Excerpted passage =
Quick WP Tip: Conditional Thickbox loading
Another quick tip to help you optimize your site: sometimes you want to load one or more images in a post in a nice Thickbox or Lightbox. But in most cases, you don't need to load these scripts, wouldn't it be cool if you could load these scripts only when you want them to load?
I decided, that the only time I want Thickbox to load, is when I manually add class="thickbox" to the code of a post or page. So I wrote up a little script that checks for that, and loads Thickbox if needed. Now you need to know that to make Thickbox work, you need to load both a script and a css file, so the complete code is the following:
function yst_conditional_thickbox() {
global $post;
if (is_singular() &&
strpos($post->post_content,'class="thickbox"') !== false) {
wp_enqueue_script('thickbox');
wp_enqueue_style('thickbox');
}
}
add_action('wp_print_styles','yst_conditional_thickbox');This code should go into your themes functions.php file. Let's explain it a bit: the function checks whether the content of the post contains the text class="thickbox". If it finds this text, it enqueues both the Thickbox script and CSS file. The add_action "hooks" this function to a WordPress hook. I use the wp_print_styles hook here, because that executes in the head, and makes sure both the stylesheet and the script file get loaded properly.
Now of course there's nicer ways of doing this, like making it into a full regex to see if class="thickbox" is actually set on a link, to prevent it from loading on a post like this one, which doesn't have a thickboxed image in it, but does contain the text. But let's be honest, how often is that really the case? This simple conditional load means you can use Thickbox when you need it, but you're not making your users download Thickbox all the time when you're only using it in 5% of your posts.

The problem =
Please answer these questions using the Thickbox tip above.
(a) Which file should the code be placed in?
(b) What two things must be loaded for Thickbox to work?
(c) Which hook does the function use, and why was it chosen?

Given data =
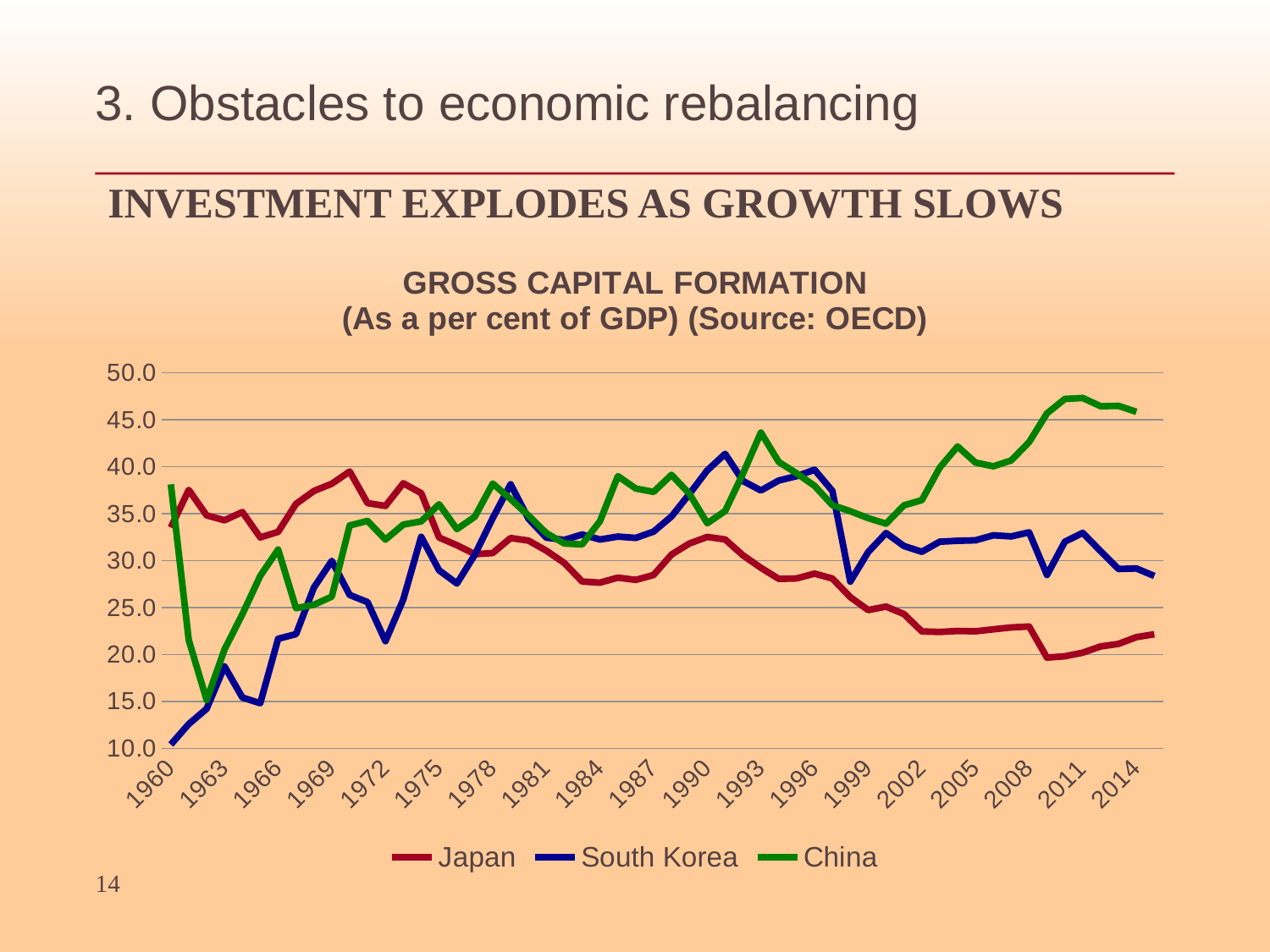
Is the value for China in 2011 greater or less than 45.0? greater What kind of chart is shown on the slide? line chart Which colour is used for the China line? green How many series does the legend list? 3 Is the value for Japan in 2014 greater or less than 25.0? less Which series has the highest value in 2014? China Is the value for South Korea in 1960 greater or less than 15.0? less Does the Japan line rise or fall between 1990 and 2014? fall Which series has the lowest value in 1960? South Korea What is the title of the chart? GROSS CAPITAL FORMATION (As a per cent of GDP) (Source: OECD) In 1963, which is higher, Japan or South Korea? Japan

Result =
(a) The theme's functions.php file.
(b) A script and a CSS file.
(c) The wp_print_styles hook, because it executes in the head and makes sure both the stylesheet and the script file get loaded properly.